Align Images from Different Slices Using SIFT¶
March 2026
Matthew Bieniosek, Siyu He
Overview¶
This tutorial demonstrates how to align two histology images from different spatial omics slices using feature-based image registration. The pipeline handles images with unknown relative translation, rotation, and/or scaling.
Method¶
The alignment uses BRISK keypoint detection with VGG descriptors, followed by brute-force matching and RANSAC-based transformation estimation.

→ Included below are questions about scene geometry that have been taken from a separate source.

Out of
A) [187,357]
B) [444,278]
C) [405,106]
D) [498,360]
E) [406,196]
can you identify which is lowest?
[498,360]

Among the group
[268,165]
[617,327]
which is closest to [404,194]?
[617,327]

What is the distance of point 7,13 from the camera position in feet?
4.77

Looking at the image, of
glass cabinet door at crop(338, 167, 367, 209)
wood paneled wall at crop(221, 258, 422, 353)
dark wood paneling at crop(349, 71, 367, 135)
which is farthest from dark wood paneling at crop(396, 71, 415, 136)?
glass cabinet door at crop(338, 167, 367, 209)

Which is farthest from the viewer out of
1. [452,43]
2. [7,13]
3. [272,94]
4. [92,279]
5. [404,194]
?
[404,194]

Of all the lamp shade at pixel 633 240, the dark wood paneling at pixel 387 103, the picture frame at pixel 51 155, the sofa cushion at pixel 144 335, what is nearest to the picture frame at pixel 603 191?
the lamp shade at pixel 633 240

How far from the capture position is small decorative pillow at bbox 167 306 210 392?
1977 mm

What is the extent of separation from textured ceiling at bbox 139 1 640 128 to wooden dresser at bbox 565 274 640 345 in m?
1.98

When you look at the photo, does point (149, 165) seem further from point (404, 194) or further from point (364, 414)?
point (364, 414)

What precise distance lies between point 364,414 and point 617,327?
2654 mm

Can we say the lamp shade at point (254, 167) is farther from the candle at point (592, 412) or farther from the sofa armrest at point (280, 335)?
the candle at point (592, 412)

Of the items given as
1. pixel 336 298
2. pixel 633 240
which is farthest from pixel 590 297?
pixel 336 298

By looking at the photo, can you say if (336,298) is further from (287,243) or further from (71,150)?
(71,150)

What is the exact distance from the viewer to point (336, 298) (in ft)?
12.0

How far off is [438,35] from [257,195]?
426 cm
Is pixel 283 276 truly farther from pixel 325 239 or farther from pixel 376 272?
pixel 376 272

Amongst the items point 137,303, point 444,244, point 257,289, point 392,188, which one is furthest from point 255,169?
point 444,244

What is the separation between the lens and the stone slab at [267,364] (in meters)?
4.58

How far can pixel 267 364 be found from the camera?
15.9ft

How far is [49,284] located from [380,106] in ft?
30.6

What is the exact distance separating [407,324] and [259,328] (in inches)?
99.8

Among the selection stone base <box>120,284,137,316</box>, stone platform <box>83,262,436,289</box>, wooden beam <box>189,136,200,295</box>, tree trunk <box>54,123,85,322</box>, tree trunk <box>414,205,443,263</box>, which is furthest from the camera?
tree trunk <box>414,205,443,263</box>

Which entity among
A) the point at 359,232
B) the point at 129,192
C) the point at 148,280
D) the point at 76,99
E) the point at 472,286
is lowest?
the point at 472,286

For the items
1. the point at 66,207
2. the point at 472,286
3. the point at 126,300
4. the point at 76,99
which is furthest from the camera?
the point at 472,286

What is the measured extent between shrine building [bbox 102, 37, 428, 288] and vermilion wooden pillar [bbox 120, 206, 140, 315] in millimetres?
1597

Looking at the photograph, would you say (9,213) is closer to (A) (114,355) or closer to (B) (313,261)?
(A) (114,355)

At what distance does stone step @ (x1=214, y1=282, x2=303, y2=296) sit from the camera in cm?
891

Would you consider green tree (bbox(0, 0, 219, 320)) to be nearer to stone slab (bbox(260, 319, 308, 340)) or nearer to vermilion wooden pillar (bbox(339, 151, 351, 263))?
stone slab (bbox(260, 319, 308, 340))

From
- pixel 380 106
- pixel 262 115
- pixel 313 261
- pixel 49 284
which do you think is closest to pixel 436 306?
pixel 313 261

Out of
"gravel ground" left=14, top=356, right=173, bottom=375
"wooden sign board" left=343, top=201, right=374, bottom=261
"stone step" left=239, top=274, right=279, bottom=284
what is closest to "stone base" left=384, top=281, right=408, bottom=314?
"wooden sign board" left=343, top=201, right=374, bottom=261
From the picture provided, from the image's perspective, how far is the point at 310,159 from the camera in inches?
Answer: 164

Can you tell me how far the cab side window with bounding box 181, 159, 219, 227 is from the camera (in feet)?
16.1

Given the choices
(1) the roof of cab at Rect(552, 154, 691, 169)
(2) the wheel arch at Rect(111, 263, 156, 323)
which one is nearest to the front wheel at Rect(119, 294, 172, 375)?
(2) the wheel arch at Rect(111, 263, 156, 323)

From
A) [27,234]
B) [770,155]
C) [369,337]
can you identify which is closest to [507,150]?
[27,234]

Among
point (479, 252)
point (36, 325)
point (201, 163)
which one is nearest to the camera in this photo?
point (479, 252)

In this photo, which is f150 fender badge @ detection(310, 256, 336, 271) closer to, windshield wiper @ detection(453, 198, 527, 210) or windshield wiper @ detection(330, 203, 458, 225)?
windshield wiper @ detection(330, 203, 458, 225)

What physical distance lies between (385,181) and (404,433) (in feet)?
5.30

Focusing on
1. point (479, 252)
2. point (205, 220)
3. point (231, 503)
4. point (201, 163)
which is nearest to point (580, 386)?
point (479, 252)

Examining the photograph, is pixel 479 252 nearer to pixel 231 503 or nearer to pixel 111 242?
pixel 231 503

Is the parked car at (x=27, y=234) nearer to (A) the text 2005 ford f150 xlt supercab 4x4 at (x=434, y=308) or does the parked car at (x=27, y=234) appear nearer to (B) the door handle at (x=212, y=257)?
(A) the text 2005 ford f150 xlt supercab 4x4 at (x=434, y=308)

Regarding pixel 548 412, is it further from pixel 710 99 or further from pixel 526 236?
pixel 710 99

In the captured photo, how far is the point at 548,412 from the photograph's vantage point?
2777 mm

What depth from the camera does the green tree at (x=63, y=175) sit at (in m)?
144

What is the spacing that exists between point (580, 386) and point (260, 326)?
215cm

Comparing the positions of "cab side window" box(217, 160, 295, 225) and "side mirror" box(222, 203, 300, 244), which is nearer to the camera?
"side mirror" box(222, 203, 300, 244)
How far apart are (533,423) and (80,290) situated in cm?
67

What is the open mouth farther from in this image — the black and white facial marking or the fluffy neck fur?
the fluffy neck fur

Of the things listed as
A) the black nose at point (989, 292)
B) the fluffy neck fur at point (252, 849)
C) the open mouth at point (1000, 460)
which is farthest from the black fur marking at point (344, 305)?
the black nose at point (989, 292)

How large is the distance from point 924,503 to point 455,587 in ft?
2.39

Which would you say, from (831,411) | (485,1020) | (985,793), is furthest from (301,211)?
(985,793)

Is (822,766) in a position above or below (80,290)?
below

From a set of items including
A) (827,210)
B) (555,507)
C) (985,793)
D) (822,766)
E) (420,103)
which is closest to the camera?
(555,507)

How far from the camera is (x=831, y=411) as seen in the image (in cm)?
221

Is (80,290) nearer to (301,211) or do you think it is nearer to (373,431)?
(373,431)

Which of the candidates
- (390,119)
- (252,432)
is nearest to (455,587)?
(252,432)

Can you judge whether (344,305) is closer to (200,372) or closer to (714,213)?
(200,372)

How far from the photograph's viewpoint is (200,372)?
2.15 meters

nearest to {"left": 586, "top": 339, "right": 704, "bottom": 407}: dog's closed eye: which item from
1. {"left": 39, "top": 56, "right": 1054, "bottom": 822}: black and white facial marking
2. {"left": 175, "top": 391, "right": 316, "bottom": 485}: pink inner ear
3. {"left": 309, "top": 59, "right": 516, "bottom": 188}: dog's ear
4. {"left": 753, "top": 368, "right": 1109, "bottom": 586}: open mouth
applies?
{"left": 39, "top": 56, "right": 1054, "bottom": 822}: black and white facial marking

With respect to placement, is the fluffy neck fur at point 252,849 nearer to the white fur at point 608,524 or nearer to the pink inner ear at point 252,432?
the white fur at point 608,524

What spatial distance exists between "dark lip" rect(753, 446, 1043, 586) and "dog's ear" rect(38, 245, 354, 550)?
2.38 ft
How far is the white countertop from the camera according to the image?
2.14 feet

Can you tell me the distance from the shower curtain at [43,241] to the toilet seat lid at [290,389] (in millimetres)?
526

This is a robust approach for aligning tissue images that may differ in staining, resolution, or orientation.
Pipeline¶
Load and downscale images for faster processing
Convert to single-channel (grayscale or hematoxylin deconvolution)
Enhance contrast using CLAHE
Detect keypoints and compute transformation matrix
Apply transformation and verify alignment
(Optional) Scale back to full resolution
(Optional) Transform Visium spot coordinates
Prerequisites¶
Dependencies:
pip install opencv-contrib-python numpy matplotlib scikit-image imageio tifffile imagecodecs pandas scipy
Note:
opencv-contrib-python(not justopencv-python) is required for thecv2.xfeatures2d.VGG_createdescriptor.imagecodecsis required for reading compressed TIFF files (e.g., LZW compression).
Step 1: Setup¶
[1]:
%matplotlib inline
import cv2
import numpy as np
import matplotlib.pyplot as plt
import imageio.v2 as io
import tifffile
import imagecodecs # Required for reading LZW-compressed TIFFs
import pandas as pd
from skimage.color import rgb2hed, rgb2gray
from skimage.measure import block_reduce
from scipy.spatial import distance
from statistics import mean
[2]:
# --- Utility Functions ---
def convert_im_to_8bit(im, percentile_thresh=100, min_correct=False):
"""Convert an image to 8-bit.
Parameters
----------
im : np.ndarray
Input image of any bit depth.
percentile_thresh : int
Percentile of max value to use as the output max (default: 100).
min_correct : bool
If True, sets the minimum non-zero value to zero.
Returns
-------
np.ndarray
Image converted to uint8.
"""
max_val_8bit = np.iinfo(np.uint8).max
max_val = np.percentile(im, percentile_thresh)
min_val = 0
if min_correct:
min_val = np.min(im[np.nonzero(im)])
im = im.copy()
im[im > max_val] = max_val
im[im < min_val] = min_val
return np.array(((im - min_val) / max_val) * max_val_8bit, dtype='uint8')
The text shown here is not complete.